===== Texte fourni =====

Chroniques

par bertrand bolognesi

Make no noise | Silence
opéra de chambre de Miroslav Srnka

Bregenzer Festspiele / Werkstattbühne, Bregenz
- 17 août 2016
nouvelle production de Make no noise de Miroslav Srnka au Festival de Bregenz
© anja köhler | bregenzer festspiele

Voilà un festival qui ne se contente pas de dignement célébrer le grand répertoire : le Bregenzer Festspiele, qui anime les étés du Vorarlberg depuis soixante-dix ans, propose Turandot et Don Giovanni mais encore des raretés, comme cet Amleto oublié de Franco Faccio que nous applaudissions il y a quelques semaines [lire notre chronique du 28 juillet 2016], tout en invitant l’opéra d’aujourd’hui. Après Péter Eötvös l’an dernier avec la reprise du goldene Drache de Francfort [lire notre chronique du 4 juillet 2014] est convié le Kammeroper du jeune compositeur tchèque Miroslav Srnka, que nous découvrions en création au Münchner Opernfestspiele cinq ans plus tôt [lire notre chronique du 2 juillet 2011].

On retrouve une quinzaine d’instrumentistes de l’Ensemble Modern, dirigée cette fois par Dirk Kaftan, placée à l’arrière des gradins, spatialisation naturelle qui favorise la perception du travail électronique d’Oliver Pasquet. En ce soir de première autrichienne, le couple de Make no noise attend en scène le public qui pénètre d’abord bravement la partie dédiée, avant d’assez rapidement taire les habituels jacassements en apercevant les artistes. Une table à droite, deux chaises, un lit d’hôpital côté jardin, reflétés par la glue du sol, pâte rougeâtre évoquant aussi bien l’or noir de la plateforme pétrolière de l’accident de Joseph que le viol d’Hanna – décor et costumes de Katrin Connan, lumière de Markus Holdermann.

===== Liste =====

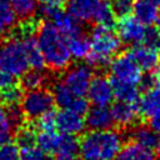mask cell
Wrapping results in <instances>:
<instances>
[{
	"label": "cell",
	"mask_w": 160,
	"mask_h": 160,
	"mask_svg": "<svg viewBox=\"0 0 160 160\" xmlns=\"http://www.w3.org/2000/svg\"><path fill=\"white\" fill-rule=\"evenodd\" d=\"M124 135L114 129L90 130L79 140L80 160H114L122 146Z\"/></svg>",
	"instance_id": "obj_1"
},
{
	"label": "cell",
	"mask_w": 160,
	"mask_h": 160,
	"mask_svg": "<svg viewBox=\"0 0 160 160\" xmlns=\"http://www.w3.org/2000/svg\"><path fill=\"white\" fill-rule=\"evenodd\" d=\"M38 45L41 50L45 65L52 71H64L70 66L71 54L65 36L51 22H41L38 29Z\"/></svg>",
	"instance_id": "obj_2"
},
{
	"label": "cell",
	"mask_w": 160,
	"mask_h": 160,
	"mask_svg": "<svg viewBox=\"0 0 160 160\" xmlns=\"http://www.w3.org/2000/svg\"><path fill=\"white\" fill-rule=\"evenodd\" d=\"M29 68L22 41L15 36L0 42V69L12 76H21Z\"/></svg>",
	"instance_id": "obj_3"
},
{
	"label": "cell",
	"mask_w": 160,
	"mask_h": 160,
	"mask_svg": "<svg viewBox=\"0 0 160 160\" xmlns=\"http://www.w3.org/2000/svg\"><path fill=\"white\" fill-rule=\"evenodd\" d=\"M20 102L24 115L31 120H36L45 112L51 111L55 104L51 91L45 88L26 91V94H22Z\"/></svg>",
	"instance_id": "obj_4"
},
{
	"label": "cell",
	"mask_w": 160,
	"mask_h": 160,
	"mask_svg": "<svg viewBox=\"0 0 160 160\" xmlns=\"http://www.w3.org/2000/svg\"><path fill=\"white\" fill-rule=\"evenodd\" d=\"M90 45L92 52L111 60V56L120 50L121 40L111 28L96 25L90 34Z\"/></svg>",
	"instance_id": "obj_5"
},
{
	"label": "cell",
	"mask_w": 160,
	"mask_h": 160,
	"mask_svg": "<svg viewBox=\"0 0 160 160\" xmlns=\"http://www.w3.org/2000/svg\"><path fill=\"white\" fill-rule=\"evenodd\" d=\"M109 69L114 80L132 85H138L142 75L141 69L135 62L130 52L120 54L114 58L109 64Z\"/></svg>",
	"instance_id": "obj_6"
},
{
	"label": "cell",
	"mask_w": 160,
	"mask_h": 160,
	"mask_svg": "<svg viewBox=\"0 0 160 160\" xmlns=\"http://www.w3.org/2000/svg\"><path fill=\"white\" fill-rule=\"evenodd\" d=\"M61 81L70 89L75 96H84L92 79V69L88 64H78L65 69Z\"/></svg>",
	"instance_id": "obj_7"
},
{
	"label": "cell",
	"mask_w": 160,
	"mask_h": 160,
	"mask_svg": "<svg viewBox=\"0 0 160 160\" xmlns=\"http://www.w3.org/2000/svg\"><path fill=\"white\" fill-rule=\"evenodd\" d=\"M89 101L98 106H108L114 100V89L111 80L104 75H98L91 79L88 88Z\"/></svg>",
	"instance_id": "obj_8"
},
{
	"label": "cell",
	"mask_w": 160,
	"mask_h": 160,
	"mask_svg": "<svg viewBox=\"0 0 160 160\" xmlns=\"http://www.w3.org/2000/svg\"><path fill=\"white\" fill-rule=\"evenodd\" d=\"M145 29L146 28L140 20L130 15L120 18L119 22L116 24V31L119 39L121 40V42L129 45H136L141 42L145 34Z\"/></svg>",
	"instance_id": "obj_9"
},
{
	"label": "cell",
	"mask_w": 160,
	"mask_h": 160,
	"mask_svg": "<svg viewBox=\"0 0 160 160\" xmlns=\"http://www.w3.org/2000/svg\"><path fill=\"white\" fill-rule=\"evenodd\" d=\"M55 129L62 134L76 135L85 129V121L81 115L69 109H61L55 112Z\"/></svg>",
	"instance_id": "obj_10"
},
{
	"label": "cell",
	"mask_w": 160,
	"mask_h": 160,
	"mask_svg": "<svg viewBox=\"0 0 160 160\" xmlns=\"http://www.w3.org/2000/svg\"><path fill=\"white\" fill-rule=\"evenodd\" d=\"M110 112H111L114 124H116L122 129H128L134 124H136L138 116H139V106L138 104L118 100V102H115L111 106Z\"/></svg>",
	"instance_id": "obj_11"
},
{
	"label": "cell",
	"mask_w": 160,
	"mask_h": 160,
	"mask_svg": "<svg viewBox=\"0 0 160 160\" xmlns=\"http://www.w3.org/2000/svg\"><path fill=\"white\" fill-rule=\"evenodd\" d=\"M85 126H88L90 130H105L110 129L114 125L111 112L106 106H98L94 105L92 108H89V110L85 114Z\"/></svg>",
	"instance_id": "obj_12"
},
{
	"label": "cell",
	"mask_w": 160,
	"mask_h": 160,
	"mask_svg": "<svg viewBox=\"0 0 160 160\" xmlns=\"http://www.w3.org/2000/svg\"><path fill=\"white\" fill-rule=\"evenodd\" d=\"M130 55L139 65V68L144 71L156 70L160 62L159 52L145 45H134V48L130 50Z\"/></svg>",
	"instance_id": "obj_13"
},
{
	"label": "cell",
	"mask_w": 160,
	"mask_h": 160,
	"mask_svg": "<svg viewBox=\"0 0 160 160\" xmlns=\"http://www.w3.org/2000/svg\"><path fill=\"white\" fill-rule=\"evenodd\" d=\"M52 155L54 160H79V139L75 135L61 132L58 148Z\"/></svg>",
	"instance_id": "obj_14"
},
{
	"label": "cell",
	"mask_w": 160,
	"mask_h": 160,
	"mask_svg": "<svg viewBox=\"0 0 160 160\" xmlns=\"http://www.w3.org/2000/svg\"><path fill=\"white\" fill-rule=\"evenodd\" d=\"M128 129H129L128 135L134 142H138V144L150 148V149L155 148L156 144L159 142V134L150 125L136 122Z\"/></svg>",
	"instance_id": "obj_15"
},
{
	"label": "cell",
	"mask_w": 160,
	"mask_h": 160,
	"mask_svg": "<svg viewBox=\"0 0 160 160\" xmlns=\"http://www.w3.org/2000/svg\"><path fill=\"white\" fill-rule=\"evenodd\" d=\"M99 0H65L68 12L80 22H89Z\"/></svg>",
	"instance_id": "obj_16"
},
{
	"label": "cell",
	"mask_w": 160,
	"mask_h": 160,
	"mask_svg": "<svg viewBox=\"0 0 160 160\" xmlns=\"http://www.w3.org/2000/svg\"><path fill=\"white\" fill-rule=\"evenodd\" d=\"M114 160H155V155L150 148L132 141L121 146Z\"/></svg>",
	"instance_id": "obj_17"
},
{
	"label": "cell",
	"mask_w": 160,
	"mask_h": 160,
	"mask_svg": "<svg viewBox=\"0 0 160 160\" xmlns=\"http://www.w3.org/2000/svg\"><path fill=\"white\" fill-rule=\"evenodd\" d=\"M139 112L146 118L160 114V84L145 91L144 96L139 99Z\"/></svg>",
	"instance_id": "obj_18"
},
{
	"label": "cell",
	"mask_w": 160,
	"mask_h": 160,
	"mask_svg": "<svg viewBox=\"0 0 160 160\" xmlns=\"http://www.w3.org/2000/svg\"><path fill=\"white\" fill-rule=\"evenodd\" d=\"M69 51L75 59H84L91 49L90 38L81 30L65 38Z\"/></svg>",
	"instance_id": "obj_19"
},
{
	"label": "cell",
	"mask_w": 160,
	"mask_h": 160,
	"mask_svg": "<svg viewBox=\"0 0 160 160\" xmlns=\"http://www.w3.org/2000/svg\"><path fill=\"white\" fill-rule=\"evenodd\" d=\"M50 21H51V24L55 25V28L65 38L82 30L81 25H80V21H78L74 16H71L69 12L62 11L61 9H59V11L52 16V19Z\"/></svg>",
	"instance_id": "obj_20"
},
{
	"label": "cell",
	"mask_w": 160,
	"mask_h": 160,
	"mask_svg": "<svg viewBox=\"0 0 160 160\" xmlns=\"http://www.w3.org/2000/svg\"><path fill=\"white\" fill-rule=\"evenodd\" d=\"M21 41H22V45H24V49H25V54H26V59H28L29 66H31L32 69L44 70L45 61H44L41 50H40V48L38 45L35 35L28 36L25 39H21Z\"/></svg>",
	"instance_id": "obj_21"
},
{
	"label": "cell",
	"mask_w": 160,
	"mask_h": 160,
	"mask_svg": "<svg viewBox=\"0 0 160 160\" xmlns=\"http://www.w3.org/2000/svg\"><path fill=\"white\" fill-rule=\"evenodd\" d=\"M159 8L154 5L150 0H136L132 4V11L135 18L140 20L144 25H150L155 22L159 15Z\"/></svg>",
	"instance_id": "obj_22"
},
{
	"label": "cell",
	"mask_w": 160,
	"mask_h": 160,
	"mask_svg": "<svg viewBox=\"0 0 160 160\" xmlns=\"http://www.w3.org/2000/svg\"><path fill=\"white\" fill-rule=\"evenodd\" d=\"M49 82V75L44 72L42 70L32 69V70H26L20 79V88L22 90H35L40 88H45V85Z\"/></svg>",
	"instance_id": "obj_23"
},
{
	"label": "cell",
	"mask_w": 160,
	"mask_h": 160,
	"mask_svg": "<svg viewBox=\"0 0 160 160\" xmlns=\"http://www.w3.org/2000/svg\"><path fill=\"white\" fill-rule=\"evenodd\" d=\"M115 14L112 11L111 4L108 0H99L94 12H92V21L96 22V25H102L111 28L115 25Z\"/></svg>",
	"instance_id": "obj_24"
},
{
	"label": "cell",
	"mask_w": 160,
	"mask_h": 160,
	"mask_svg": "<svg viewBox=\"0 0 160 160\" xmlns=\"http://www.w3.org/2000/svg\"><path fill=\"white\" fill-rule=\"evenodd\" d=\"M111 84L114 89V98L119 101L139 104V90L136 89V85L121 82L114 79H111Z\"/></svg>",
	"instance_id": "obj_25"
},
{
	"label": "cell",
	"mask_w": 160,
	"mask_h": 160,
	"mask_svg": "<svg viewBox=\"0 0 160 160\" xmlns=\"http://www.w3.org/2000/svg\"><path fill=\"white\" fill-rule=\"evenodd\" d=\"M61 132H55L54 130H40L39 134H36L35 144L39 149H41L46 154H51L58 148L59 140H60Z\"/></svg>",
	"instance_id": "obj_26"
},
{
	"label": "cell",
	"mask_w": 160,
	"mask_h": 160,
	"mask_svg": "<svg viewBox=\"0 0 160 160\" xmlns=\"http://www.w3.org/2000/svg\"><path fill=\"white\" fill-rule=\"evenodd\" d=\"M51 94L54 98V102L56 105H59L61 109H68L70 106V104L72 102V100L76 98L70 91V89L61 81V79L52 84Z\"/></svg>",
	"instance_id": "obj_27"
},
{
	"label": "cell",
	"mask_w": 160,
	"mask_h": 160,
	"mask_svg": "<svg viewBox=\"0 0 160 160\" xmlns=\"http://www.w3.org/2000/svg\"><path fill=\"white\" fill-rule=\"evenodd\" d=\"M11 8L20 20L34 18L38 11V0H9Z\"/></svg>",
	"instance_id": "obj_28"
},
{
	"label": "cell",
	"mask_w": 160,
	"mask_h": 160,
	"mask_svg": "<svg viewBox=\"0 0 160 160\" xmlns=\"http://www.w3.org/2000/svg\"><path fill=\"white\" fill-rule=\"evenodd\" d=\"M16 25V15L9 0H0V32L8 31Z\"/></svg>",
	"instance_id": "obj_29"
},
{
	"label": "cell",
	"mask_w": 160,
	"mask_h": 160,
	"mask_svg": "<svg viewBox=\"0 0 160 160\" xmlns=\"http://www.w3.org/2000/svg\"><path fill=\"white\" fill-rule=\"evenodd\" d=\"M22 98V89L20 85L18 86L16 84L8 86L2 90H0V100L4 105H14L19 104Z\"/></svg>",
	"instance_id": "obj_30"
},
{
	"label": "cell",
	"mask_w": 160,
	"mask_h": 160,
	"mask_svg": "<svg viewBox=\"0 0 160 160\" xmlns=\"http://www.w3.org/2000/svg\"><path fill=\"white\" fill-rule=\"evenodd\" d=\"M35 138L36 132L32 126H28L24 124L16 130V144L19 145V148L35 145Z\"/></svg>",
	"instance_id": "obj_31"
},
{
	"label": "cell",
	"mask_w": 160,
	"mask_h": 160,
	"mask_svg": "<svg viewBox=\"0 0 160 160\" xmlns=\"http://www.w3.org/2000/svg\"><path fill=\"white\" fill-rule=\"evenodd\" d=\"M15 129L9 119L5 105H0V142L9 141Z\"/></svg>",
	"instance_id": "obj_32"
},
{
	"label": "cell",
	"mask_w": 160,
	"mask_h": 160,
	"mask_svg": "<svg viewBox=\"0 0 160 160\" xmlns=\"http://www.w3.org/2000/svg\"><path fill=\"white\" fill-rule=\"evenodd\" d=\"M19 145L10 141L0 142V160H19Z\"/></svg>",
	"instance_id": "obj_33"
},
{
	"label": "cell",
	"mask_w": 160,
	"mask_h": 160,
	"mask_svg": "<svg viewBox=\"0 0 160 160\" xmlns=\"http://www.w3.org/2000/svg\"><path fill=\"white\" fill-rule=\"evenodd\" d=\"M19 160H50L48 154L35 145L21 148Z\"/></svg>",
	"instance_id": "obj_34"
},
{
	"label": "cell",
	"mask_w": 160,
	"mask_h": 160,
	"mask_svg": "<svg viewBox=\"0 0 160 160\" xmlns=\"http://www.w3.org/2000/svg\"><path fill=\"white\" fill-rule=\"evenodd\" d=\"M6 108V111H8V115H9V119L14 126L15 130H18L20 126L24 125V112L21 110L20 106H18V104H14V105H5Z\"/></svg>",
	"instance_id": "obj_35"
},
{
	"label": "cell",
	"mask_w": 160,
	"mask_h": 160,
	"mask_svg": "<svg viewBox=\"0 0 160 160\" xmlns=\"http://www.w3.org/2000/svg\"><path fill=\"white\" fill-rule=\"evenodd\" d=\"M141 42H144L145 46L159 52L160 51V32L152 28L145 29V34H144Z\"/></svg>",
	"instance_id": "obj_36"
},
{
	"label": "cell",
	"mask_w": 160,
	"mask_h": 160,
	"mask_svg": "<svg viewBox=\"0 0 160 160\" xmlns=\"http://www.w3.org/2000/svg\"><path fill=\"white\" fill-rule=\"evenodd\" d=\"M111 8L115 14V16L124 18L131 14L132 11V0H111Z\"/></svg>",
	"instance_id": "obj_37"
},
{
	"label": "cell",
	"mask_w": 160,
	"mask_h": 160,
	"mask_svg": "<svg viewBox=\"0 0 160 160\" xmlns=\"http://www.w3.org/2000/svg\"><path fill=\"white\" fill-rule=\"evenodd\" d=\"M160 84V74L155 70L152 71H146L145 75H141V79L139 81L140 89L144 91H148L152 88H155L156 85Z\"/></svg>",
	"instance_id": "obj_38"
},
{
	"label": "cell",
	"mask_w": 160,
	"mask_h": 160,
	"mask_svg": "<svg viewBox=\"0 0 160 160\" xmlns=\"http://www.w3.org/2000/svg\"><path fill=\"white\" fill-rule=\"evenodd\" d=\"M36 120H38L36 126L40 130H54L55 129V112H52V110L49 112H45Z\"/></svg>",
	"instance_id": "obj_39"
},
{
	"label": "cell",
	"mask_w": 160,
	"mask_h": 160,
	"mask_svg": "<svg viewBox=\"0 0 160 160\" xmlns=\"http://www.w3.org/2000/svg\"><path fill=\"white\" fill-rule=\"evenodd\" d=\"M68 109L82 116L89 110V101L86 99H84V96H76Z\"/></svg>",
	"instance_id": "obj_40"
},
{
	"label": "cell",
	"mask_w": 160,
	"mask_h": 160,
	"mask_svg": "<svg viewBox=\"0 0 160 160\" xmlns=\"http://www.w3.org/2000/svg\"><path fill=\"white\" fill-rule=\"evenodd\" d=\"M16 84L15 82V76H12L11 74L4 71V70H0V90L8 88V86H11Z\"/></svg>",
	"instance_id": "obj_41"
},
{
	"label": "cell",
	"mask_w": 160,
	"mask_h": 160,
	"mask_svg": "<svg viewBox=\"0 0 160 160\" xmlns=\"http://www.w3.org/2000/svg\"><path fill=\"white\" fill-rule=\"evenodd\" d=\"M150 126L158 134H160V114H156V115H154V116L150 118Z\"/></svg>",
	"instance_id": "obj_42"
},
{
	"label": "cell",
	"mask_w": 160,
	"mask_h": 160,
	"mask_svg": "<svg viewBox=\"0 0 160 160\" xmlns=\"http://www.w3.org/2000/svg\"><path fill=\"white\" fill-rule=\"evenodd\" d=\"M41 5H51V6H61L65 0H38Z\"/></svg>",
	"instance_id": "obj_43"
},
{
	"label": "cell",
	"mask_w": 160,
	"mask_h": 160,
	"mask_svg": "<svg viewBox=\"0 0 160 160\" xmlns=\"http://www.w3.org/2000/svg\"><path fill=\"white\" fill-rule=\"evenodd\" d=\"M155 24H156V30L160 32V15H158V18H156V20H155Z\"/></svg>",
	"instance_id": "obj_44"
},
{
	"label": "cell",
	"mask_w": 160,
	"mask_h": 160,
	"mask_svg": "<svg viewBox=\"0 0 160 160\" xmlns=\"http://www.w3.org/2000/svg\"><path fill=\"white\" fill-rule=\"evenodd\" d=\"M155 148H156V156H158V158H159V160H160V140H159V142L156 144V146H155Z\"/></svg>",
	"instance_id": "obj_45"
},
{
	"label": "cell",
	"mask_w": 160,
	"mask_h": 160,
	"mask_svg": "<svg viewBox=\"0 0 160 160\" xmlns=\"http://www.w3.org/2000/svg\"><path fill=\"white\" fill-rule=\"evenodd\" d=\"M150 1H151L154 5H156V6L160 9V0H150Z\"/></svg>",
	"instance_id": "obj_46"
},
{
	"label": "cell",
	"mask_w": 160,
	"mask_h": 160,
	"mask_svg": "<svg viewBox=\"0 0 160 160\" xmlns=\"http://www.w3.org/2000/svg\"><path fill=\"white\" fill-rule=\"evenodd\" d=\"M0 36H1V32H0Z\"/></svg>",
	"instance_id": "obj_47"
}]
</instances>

=====

Série de consignes:
A: Veuillez filtrer la liste pour ne garder que les lignes contenant la chaîne "instances", en tenant compte de la casse.
B: Donnez la suite de la chronique sur l'opéra Make no noise, en reprenant après sa dernière phrase.

Réponses par consigne:
A:
Wrapping results in <instances>:
<instances>
</instances>

B:
Johannes Erath, dont nous voyions tout récemment le Ballo in maschera à la Bayerische Staatsoper [lire notre chronique du 27 juillet 2016] use volontiers du miroir qu’à l’occasion il réinvente en virtuose illusionniste. Un niveau de lecture s’impose derechef, avec les cadavres de mouettes pris en marée noire, quand peu à peu se dessinent d’autres perceptions, au fil d’une mise en scène extrêmement sensible et nettement plus sophistiquée que celle de la création mondiale. L’omniprésence du scénario préalable des deux protagonistes interroge leur trauma, bien sûr, mais encore la culpabilité, le déni, la honte et bien des branches indicibles de l’arborescence infinie des drames intimes. L’étrangeté domine comme un souvenir hallucinant, l’aveuglement qui s’évapore dans l’ultime scène lorsqu’enfin Hanna et Joseph se trouvent, se parlent, s’élèvent dans l’amour au-dessus des fantômes du passé.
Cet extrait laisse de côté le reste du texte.